Politic?

This is a blog dedicated to a personal interpretation of political news of the day. I attempt to be as knowledgeable as possible before commenting and committing my thoughts to a day's communication.

Sunday, May 20, 2012

Scientific Dark Ages In Canada

"ELA is just one example underway, albeit a major one.  This is barely even Round One yet.  I think they mean to eliminate the government's capacity to measure anything that might stand in the way of unfettered resource extraction, while demonizing any who dare to speak out.

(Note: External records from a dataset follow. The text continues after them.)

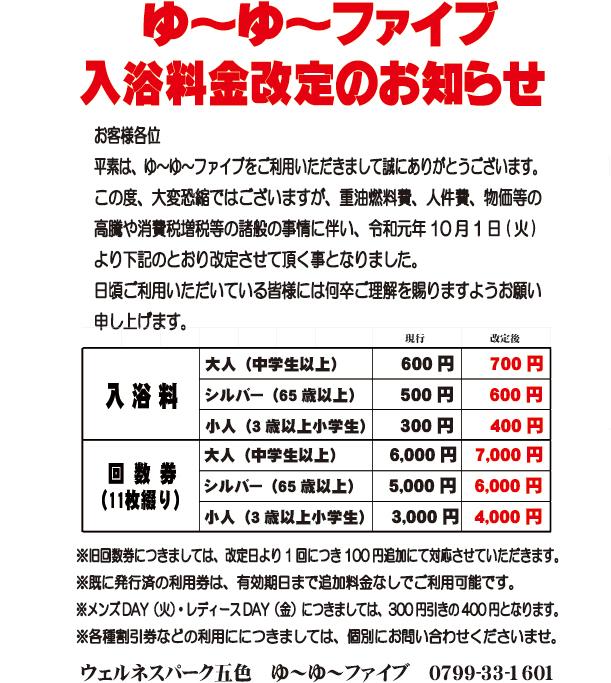 料金改定 HP用.jpg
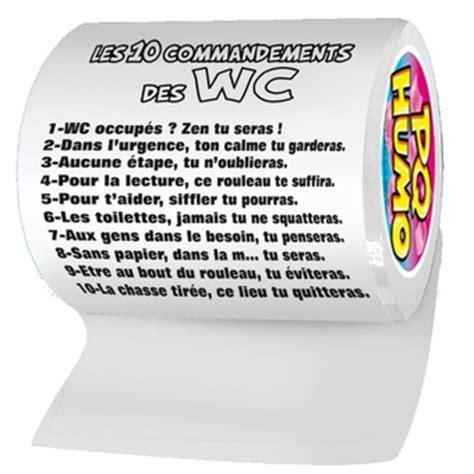 10 commandements dans divers achetez au meilleur prix avec webmarchand publicit 233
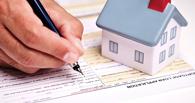 Материнский капитал можно будет сразу направить на первоначальный взнос по ипотеке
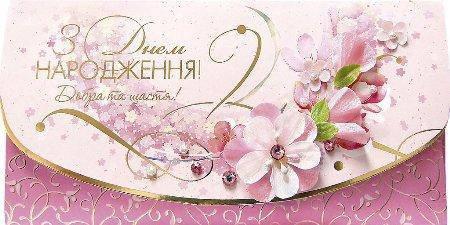 Упаковка поздравительных открыток ручной работы - С Днем Рождения Женские - 5шт Ассорти, фото 2
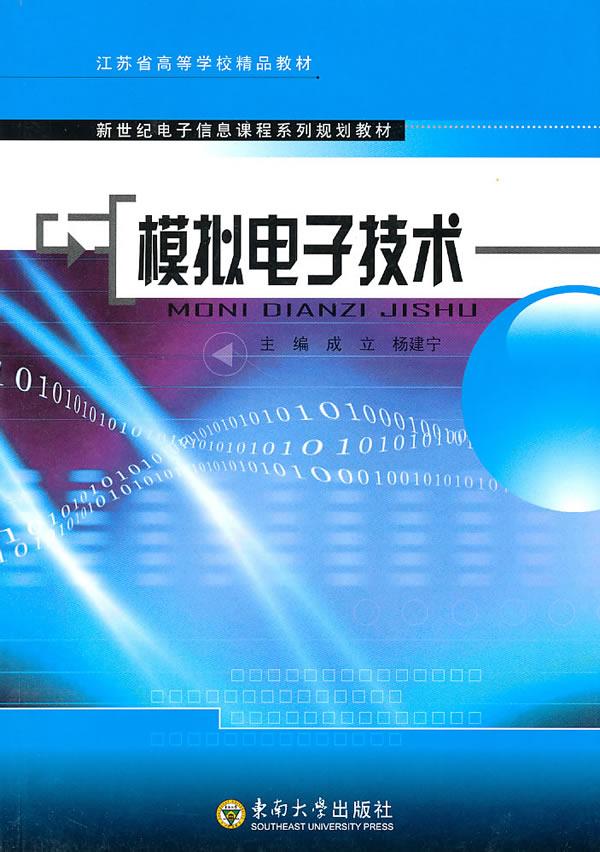模拟电子技术/成立,杨建宁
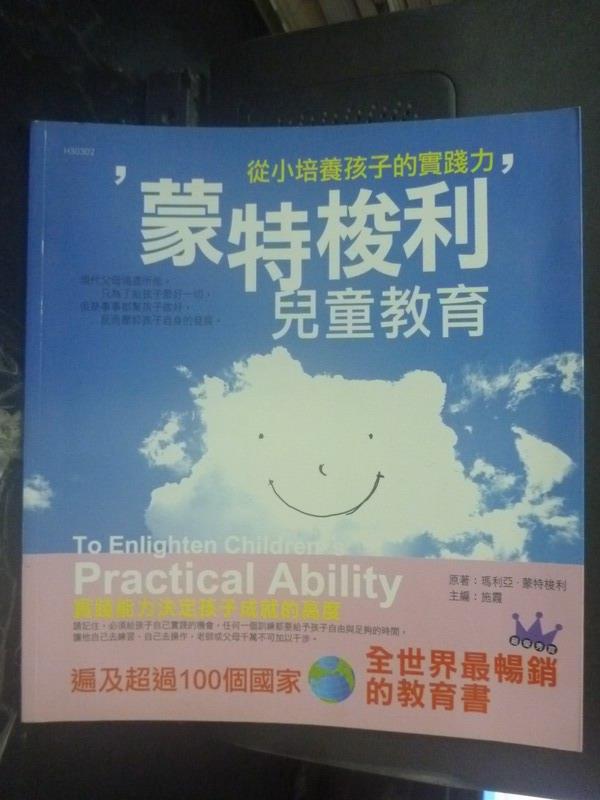【書寶二手書T7/親子_WFQ】蒙特梭利兒童教育:從小培養孩子的實踐力_施霞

How did we get to this position?  It is amazing to have descended so far, so fast, and with barely a whimper.
"And now scientists have lost access to the primary sources of scientific equipment and facilities operation (in the Experimental Lakes).  Everything about this is wrong, wrong, wrong."
 This is a lament by Jeremy Karr, a University of Ottawa biologist who runs the Canadian Facility for Ecoinformatics Research Biology.  He is certainly bemoaning a legitimate grievance.  How intelligent is it, after all, for Canada to cease operating its many facilities that prise open nature's secrets bit by bit, enabling us to understand elements of our environment and how best to mitigate the harm we do?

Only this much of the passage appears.